As comissões executivas são ainda mais desiguais. Dos 84 membros das comissões executivas, nove são mulheres, o equivalente a 10,7% do total. O número de cotadas sem uma única mulher na comissão executiva é avassalador: onze, mais de metade das 18 empresas que compõem o PSI-20.
A conclusão destes números? Se a lei que introduz as quotas de género entrasse hoje em vigor, só seis das 18 empresas do PSI-20 (ou um terço) estavam prontas para cumpri-la.
Pior ainda, mesmo tendo tempo para se adaptarem às novas exigências, uma parte significativa das empresas não vai conseguir fazê-lo, assumindo que as atuais administrações cumprem o mandato até ao fim.

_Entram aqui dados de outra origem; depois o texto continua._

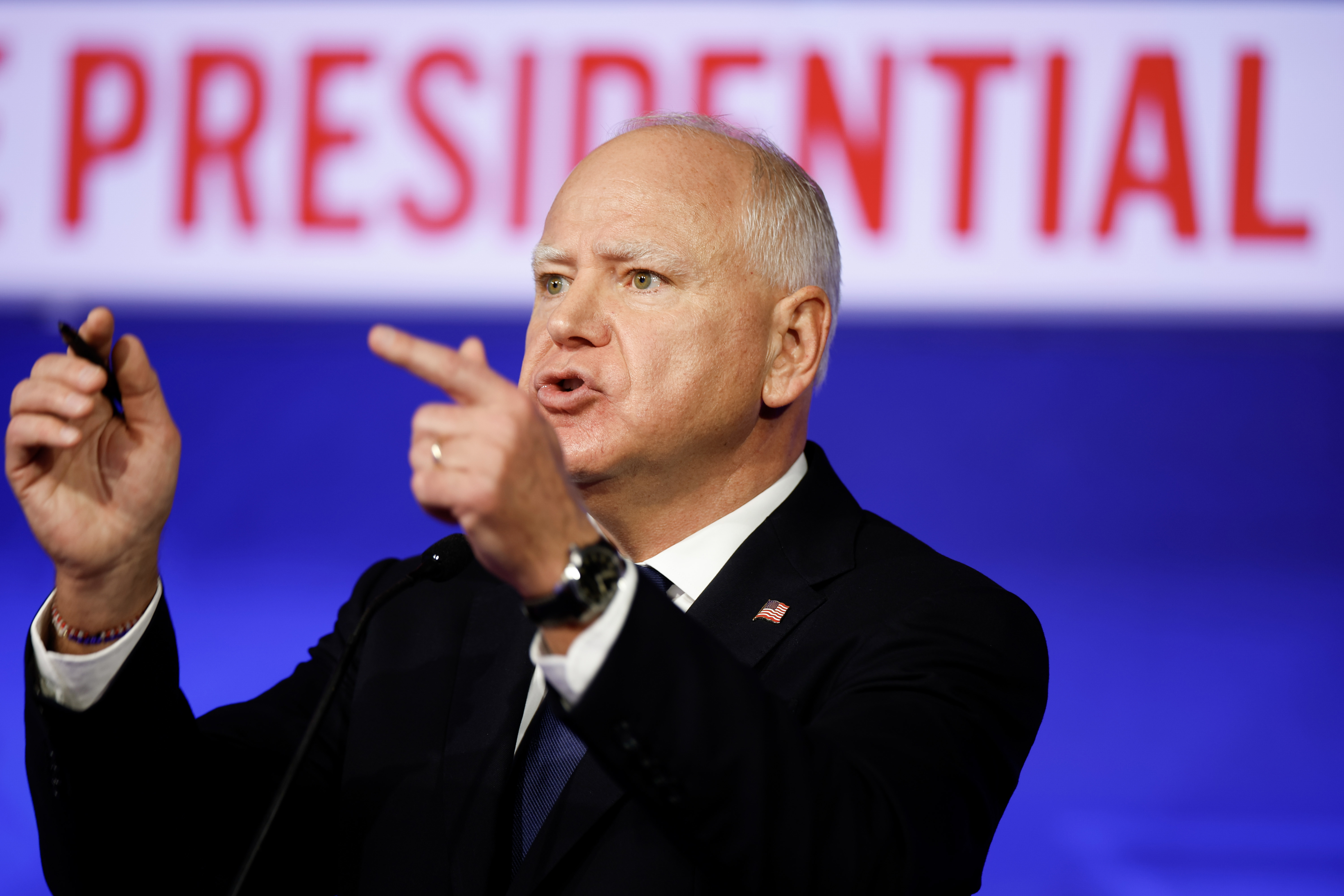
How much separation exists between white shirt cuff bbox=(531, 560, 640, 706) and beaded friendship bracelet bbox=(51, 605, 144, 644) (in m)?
0.58

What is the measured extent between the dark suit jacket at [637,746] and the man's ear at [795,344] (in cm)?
13

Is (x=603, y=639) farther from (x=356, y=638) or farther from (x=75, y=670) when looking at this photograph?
(x=75, y=670)

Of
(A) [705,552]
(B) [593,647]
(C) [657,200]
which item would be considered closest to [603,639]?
(B) [593,647]

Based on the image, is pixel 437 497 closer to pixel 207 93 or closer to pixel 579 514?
A: pixel 579 514

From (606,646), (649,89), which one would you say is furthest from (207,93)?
(606,646)

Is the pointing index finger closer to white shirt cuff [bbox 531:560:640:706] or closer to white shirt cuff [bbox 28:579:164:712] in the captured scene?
white shirt cuff [bbox 531:560:640:706]

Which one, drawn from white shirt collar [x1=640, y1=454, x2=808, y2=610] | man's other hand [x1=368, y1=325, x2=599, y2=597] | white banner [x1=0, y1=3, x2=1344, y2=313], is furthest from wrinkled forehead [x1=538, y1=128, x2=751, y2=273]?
white banner [x1=0, y1=3, x2=1344, y2=313]

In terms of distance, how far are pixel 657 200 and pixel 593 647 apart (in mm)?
847

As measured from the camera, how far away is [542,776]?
4.60ft

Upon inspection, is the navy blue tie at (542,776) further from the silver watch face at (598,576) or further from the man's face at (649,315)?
the silver watch face at (598,576)

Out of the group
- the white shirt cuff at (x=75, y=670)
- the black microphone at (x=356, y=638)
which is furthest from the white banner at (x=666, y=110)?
the white shirt cuff at (x=75, y=670)

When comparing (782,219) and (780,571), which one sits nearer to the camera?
(780,571)

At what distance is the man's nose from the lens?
62.6 inches

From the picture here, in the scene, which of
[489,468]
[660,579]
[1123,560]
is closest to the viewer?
[489,468]
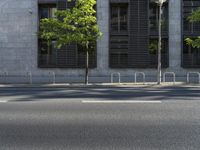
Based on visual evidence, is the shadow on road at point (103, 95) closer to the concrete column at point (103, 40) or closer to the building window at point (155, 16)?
the concrete column at point (103, 40)

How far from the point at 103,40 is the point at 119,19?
2.66 metres

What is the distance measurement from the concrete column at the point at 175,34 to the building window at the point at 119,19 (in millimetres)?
4158

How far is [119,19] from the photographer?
38594 millimetres

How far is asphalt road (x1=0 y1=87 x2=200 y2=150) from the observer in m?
7.35

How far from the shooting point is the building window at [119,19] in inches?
1515

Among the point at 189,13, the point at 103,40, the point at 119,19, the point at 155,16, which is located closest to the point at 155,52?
the point at 155,16

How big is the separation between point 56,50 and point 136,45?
294 inches

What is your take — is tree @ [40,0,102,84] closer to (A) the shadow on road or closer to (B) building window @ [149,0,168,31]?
(B) building window @ [149,0,168,31]

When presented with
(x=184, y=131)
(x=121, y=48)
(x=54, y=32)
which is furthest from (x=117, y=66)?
(x=184, y=131)

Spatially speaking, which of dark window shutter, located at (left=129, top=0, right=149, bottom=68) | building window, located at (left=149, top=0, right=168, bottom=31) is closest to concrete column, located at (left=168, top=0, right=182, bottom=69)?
building window, located at (left=149, top=0, right=168, bottom=31)

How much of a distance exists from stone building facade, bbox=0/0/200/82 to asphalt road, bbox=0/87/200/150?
2528 cm

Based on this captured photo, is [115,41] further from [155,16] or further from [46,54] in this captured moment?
[46,54]

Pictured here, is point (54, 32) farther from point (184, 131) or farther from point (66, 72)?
point (184, 131)

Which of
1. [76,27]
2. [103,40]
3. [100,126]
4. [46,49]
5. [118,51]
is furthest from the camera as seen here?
[46,49]
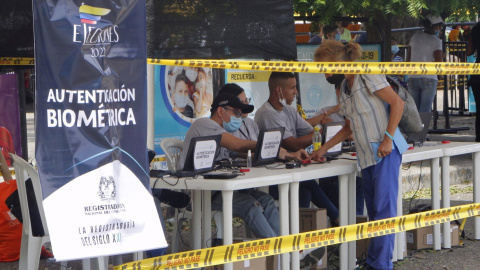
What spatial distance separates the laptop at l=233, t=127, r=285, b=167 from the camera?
669 cm

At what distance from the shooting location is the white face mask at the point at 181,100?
8570 mm

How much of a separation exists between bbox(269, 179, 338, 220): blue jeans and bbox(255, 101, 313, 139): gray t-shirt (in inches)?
19.9

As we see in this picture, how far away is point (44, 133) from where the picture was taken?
14.2 feet

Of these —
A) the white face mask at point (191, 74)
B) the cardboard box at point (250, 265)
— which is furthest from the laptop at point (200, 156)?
the white face mask at point (191, 74)

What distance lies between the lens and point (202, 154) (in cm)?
627

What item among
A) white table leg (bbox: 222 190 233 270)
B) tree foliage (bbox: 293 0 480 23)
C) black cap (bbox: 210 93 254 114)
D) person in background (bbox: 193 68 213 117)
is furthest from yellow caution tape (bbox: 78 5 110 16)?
tree foliage (bbox: 293 0 480 23)

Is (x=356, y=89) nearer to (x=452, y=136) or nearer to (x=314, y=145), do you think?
(x=314, y=145)

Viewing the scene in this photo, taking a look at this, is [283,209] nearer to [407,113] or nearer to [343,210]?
[343,210]

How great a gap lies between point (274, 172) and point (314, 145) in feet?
4.02

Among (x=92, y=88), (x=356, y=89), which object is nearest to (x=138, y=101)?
(x=92, y=88)

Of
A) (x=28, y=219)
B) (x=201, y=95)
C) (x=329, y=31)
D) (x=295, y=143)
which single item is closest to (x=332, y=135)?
(x=295, y=143)

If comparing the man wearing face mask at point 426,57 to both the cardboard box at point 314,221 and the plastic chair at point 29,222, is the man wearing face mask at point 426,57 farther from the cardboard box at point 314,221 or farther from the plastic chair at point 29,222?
the plastic chair at point 29,222

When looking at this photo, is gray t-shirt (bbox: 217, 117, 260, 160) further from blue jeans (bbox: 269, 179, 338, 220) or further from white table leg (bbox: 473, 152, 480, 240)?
white table leg (bbox: 473, 152, 480, 240)

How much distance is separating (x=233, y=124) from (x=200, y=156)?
2.82 ft
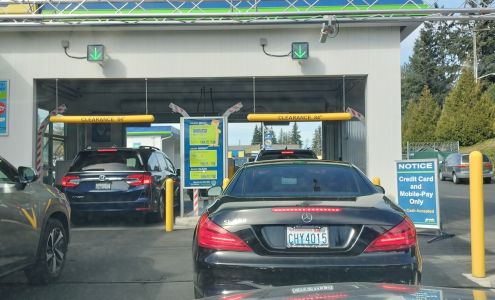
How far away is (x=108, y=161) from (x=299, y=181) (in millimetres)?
7038

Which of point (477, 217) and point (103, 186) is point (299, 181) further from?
point (103, 186)

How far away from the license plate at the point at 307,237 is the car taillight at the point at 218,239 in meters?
0.32

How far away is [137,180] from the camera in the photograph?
11289mm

Isto porque, das 18 empresas do PSI-20, sete têm conselhos de administração com mandatos para cumprir até depois de janeiro de 2018, o prazo limite para que atinjam a meta de 20% dos cargos ocupados por mulheres.

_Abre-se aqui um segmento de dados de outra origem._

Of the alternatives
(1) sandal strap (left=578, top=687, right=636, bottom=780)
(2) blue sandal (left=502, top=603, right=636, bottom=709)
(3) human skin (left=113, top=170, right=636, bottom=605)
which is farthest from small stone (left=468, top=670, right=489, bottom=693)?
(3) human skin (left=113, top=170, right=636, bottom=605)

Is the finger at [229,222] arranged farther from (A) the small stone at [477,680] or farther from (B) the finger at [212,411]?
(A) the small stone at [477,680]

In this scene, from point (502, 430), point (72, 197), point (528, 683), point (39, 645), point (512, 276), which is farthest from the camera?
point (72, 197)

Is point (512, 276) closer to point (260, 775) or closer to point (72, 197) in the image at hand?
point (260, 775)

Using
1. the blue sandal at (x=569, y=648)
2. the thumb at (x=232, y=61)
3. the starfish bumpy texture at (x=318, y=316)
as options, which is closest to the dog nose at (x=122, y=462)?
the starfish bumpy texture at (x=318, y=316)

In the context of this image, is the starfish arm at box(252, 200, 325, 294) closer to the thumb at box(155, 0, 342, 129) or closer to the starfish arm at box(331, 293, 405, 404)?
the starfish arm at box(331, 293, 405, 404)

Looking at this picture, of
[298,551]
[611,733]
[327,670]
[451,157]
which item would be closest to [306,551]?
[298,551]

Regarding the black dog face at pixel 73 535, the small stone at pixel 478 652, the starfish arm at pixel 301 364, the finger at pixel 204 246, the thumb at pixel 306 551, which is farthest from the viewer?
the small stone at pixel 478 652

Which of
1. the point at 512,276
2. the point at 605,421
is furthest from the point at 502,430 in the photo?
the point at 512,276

Isto é: se a EDP, a EDP Renováveis, a Galp, o Montepio e a The Navigator Company não convidarem mulheres para os conselhos de administração antes de os atuais mandatos terminarem, estarão em incumprimento a 1 de janeiro de 2018.
O ECO entrou em contacto com todas as empresas que não cumprem a meta que o Governo vai impor. Só o BPI respondeu, apenas para dizer: “Neste momento, nada temos a comentar”.
O Estado devia dar o exemplo? Devia. E dá? Não
O cenário é ainda mais preocupante entre as empresas do setor empresarial do Estado. Não só o prazo é mais curto e a quota mais exigente, como a falta de mulheres é mais evidente. E não falamos apenas da Caixa Geral de Depósitos (CGD), o caso mais gritante — mais que não seja, porque foi a última administração a ser nomeada, já depois de o Governo ter anunciado que ia introduzir quotas de género nas empresas, e porque, entre os 11 administradores, não há uma única mulher.
Analisadas 18 das maiores empresas públicas, só cinco já têm os conselhos de administração compostos por 33% ou mais de mulheres: Docapesca, Administração dos Portos da Madeira, Parpública, RTP e CP.
Mais uma vez, não é este o panorama geral. Um estudo publicado pela Direção-Geral da Administração e do Emprego Público, da autoria de Vanessa Tatiana Pita, uma aluna do Instituto Superior de Ciências Sociais e Políticas, conclui que, entre 2012 e 2015, 68% dos nomeados para cargos de direção superior na administração pública foram homens. A disparidade é tanto maior quanto mais altos forem os cargos.
Este estudo teve em consideração 411 concursos para cargos de chefia, realizados entre 2012 e 2015, e os candidatos nomeados para esses cargos. Uma análise muito mais rápida permite chegar a uma conclusão semelhante. Dos 87 membros dos conselhos de administração das 18 empresas públicas analisadas pelo ECO, apenas 15, ou 17,24%, são mulheres.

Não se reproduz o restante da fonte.